WORK INSTRUCTION =
Retype, word for word, only the lines from the one with "Controversial Essays (Paperback)" through the last line of the data below.

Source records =
################
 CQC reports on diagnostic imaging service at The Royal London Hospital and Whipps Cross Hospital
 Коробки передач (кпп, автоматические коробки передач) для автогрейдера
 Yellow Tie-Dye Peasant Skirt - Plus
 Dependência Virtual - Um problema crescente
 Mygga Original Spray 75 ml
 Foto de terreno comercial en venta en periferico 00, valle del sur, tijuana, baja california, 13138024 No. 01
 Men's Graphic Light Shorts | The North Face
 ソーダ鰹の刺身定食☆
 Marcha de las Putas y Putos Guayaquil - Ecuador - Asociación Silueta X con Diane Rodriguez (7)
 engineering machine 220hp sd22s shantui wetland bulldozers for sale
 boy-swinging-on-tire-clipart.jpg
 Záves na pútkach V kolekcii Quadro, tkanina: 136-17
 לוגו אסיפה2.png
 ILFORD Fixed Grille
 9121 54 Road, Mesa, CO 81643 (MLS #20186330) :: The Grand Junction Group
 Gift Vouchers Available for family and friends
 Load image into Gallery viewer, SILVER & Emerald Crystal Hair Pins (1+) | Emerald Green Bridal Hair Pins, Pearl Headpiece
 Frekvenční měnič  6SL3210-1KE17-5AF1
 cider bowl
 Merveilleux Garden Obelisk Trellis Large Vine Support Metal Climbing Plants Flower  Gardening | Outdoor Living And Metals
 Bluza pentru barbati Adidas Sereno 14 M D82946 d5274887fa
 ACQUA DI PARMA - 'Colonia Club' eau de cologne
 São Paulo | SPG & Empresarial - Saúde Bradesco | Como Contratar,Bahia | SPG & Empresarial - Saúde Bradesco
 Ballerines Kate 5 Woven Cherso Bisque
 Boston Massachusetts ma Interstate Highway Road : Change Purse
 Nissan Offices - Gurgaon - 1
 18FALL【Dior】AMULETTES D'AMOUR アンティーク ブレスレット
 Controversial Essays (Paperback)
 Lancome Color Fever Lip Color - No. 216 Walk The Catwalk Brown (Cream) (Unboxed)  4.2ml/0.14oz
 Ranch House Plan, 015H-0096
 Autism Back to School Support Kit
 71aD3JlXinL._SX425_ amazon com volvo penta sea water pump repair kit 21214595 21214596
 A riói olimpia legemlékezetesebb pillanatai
################
EXERCISE RESPONSE =
 Controversial Essays (Paperback)
 Lancome Color Fever Lip Color - No. 216 Walk The Catwalk Brown (Cream) (Unboxed)  4.2ml/0.14oz
 Ranch House Plan, 015H-0096
 Autism Back to School Support Kit
 71aD3JlXinL._SX425_ amazon com volvo penta sea water pump repair kit 21214595 21214596
 A riói olimpia legemlékezetesebb pillanatai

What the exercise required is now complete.